Personne de vous n’est aussi petit que moi. (11-2-1902)

Aucune religion ne sauve si on n’aime pas son prochain comme soi-même.

C’est très facile d’obtenir ce que vous demandez. Vous le pouvez comme moi.
Promettez seulement d’avoir la charité et de n’en vouloir à personne.
Souvent vous avez des griefs contre quelqu’un, et, pendant un temps infini, presque toujours, vous lui en voulez et vous dites  » Cette personne m’a fait cela « . Pourquoi ne pas laisser de côté ce qui s’est passé et revenir ainsi sans cesse sur une chose enterrée ? On ne réveille pas les morts.
Si vous n’oubliez pas, ne parlez à personne de ces rancunes et tâchez d’oublier en pardonnant.
Malheur à la personne qui désire la mort de quelqu’un ; il faut qu’à son tour on porte sur elle le même désir.

Comment peut-on arriver à aimer son prochain comme soi-même ? Par la souffrance. Nul ne peut comprendre et soulager s’il n’a pas lui-même souffert, et il faut souffrir sans se plaindre tant que la souffrance est supportable, et ne demander de soulagement que lorsqu’elle ne l’est plus.
Mais cela demande du temps ? Eh oui. Mais rien ne presse, et puis, aide-toi, le Ciel t’aidera. Ainsi un ivrogne qui fait des efforts pour renoncer à boire est certain d’être aidé pour arriver à ne plus boire.

Doit-on sortir une personne de l’erreur même s’il en advient un scandale ? Vous avez bien lu aussi qu’il faut sauver un frère même au péril de sa propre vie, et si vous voyez une barque prête à faire naufrage, ne vous jetterez-vous pas à la mer pour faire ce sauvetage sans vous inquiéter de ce qui peut arriver ?

Il ne faut pas maltraiter les animaux, car, après la mort, tout ce qui est vivant de l’animal viendrait vous en faire le reproche. Les grandes personnes qui laissent les enfants les maltraiter n’auront, un jour, même plus de quoi élever un animal.

Faites le bien, mais il ne faut pas le faire de façon que tout le monde le sache.
Si un laboureur sème des graines, il doit les recouvrir de terre pour les faire germer. Il ne faut pas craindre de fréquenter quelqu’un de plus méchant que soi car ne croyez pas, contrairement à ce que dit l’Église, qu’en mettant un mauvais fruit à côté d’un bon il puisse gâter celui-ci. Quelqu’un au-dessous de vous montera jusqu’à vous, et vous fera encore monter vous-mêmes.
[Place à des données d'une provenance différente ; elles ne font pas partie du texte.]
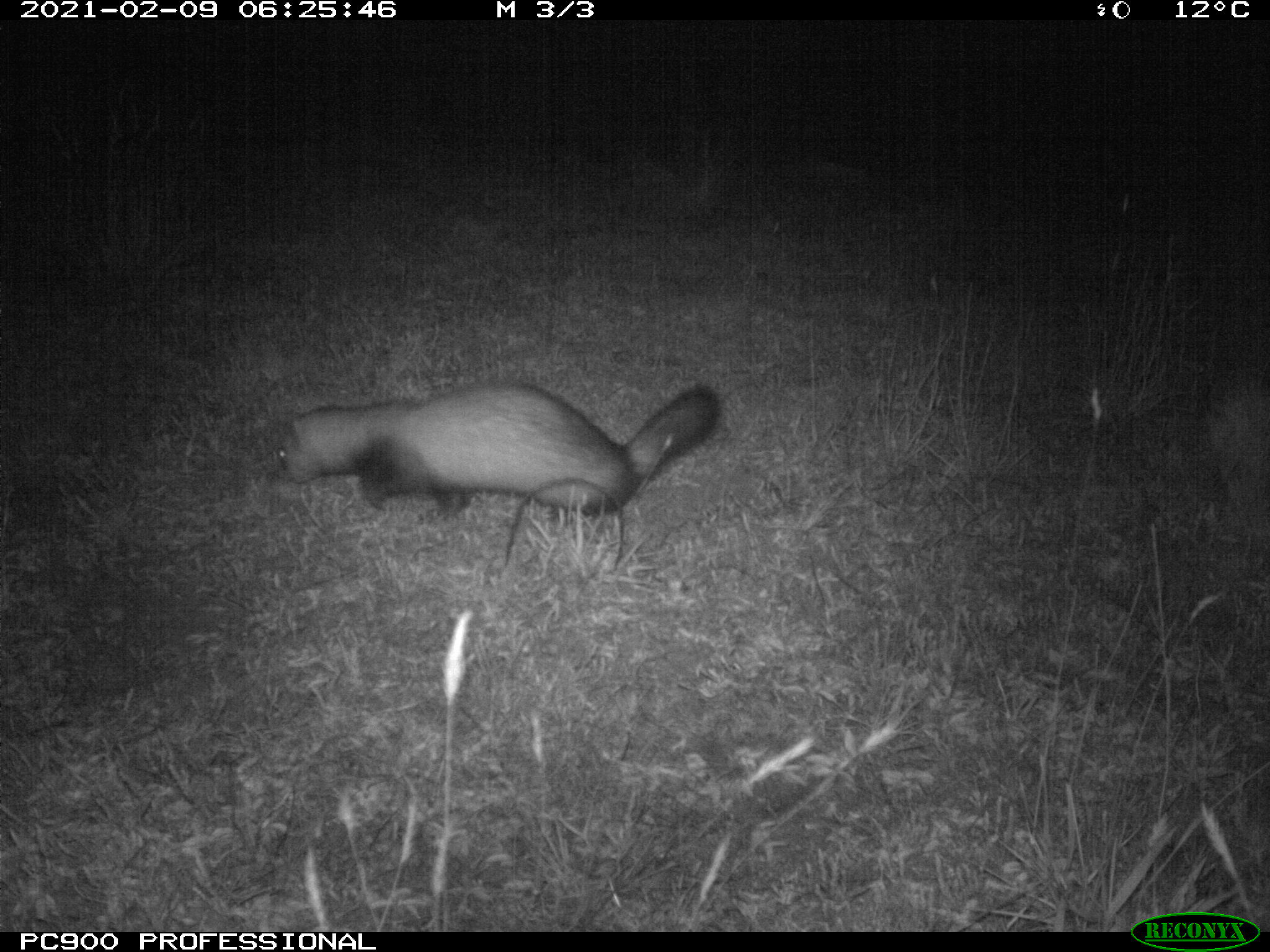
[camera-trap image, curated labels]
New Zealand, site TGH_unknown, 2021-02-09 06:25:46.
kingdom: Animalia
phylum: Chordata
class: Mammalia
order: Carnivora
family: Mustelidae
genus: Mustela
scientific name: Mustela furo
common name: ferret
Ferret (Mustela furo).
Chaque être a son chemin ; et le chemin de l’un n’est pas celui de l’autre mais tous les chemins sont dans LE Chemin.

La colère dégrade l’Homme, l’avilit et le met au rang des inférieurs.
C’est aux vents de la montagne et de la mer que croissent les fleurs les plus robustes et, parmi les épines des buissons, se trouvent les fleurs délicates.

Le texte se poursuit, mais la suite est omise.